**GIVEN REQUEST:**
Return the listing below exactly, with the pictures dropped.

**PROVIDED DATA:**

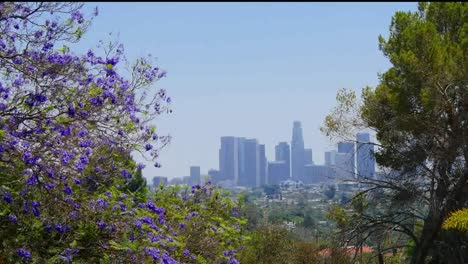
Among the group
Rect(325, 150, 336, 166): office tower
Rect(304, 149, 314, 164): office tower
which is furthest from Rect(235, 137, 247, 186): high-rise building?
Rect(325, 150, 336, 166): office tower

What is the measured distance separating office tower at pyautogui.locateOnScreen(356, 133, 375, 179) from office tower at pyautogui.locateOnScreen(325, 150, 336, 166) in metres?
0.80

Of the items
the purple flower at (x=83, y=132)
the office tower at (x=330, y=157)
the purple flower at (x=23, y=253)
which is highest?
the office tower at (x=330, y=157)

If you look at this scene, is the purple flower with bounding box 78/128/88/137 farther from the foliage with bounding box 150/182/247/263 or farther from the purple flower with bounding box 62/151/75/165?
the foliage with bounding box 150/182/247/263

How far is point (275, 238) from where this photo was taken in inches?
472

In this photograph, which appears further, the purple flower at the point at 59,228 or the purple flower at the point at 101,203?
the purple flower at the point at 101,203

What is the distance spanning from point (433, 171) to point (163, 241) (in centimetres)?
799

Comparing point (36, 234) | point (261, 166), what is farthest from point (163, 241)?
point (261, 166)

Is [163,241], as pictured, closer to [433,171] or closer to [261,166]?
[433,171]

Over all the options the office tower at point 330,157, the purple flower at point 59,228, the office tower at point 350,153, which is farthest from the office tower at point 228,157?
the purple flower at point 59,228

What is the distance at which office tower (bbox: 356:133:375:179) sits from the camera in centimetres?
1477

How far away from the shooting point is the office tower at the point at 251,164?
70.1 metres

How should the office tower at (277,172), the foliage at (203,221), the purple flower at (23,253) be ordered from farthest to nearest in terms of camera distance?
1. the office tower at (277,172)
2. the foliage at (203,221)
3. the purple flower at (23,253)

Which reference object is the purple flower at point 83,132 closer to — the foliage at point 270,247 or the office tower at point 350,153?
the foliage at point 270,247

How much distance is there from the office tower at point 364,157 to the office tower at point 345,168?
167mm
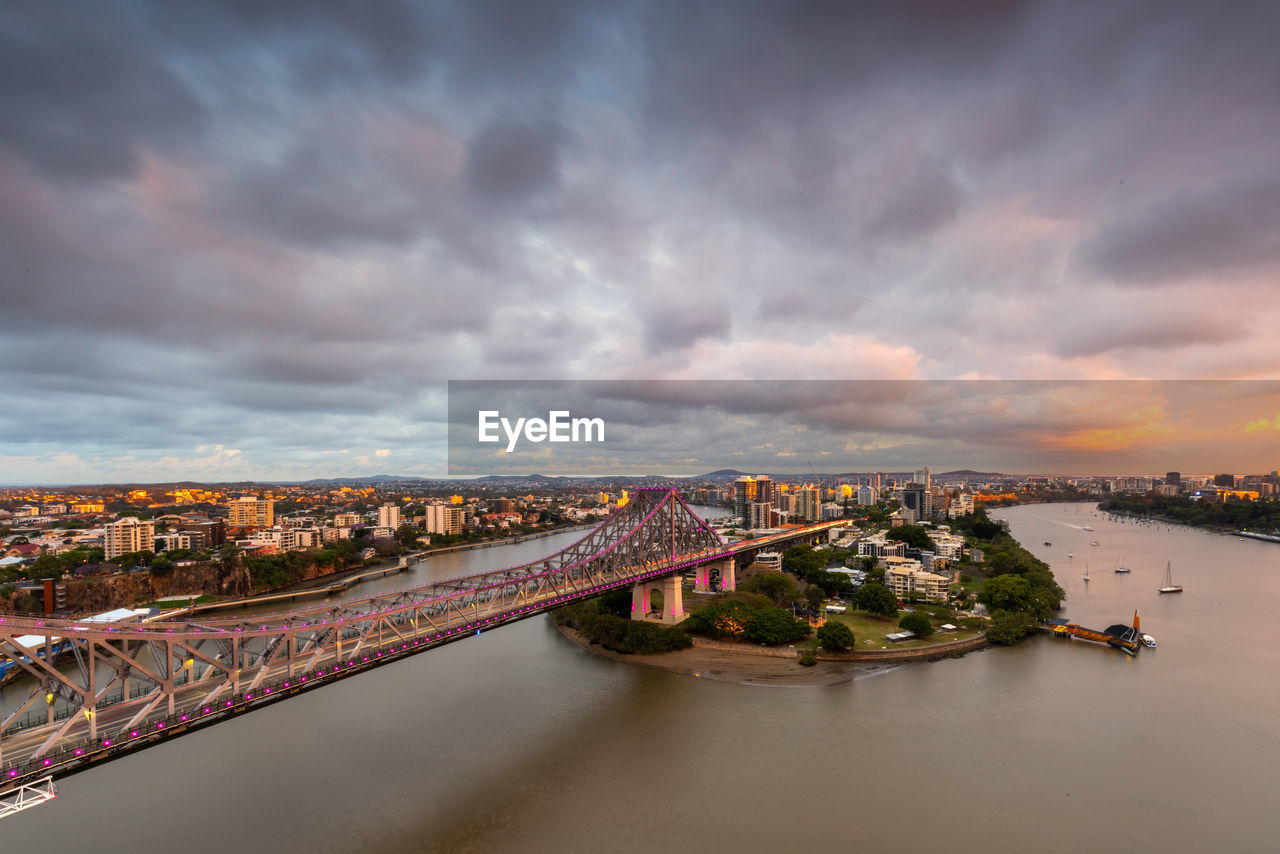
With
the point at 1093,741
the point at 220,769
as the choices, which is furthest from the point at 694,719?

**THE COMPLETED TASK:**
Among the group
Rect(325, 150, 336, 166): office tower
Rect(304, 149, 314, 164): office tower
which is furthest from Rect(235, 137, 247, 186): high-rise building?
Rect(325, 150, 336, 166): office tower

What is the measured distance separating office tower at pyautogui.locateOnScreen(356, 133, 375, 179) from office tower at pyautogui.locateOnScreen(325, 150, 336, 166) in metres?
0.80

Of the items
the purple flower at (x=83, y=132)
the office tower at (x=330, y=157)
the purple flower at (x=23, y=253)
which is highest?
the office tower at (x=330, y=157)

If you look at this scene, is the purple flower with bounding box 78/128/88/137 farther from the foliage with bounding box 150/182/247/263 or farther from the purple flower with bounding box 62/151/75/165?
the foliage with bounding box 150/182/247/263

How far is point (275, 238) from where this photo was taken in inches?
472

In this photograph, which appears further, the purple flower at the point at 59,228 or the purple flower at the point at 101,203?
the purple flower at the point at 101,203

What is the distance spanning from point (433, 171) to point (163, 241) (in centimetres)?
799

Comparing point (36, 234) | point (261, 166), what is farthest from point (163, 241)?
point (261, 166)

Is [163,241], as pictured, closer to [433,171] or closer to [261,166]?
[433,171]

Over all the options the office tower at point 330,157, the purple flower at point 59,228, the office tower at point 350,153, which is farthest from the office tower at point 228,157?
the purple flower at point 59,228

What is the distance at which office tower (bbox: 356:133:375:179) sits from the camera in centimetres?
1477

How far away from the shooting point is the office tower at the point at 251,164?
70.1 metres

How should the office tower at (277,172), the foliage at (203,221), the purple flower at (23,253) be ordered from farthest to nearest in terms of camera distance?
1. the office tower at (277,172)
2. the foliage at (203,221)
3. the purple flower at (23,253)

Which reference object is the purple flower at point 83,132 closer to — the foliage at point 270,247 or the office tower at point 350,153?
the foliage at point 270,247

How much distance is there from the office tower at point 364,157 to the office tower at point 345,168?
167mm
With
the point at 1093,741
the point at 220,769
as the choices, which is furthest from the point at 694,719?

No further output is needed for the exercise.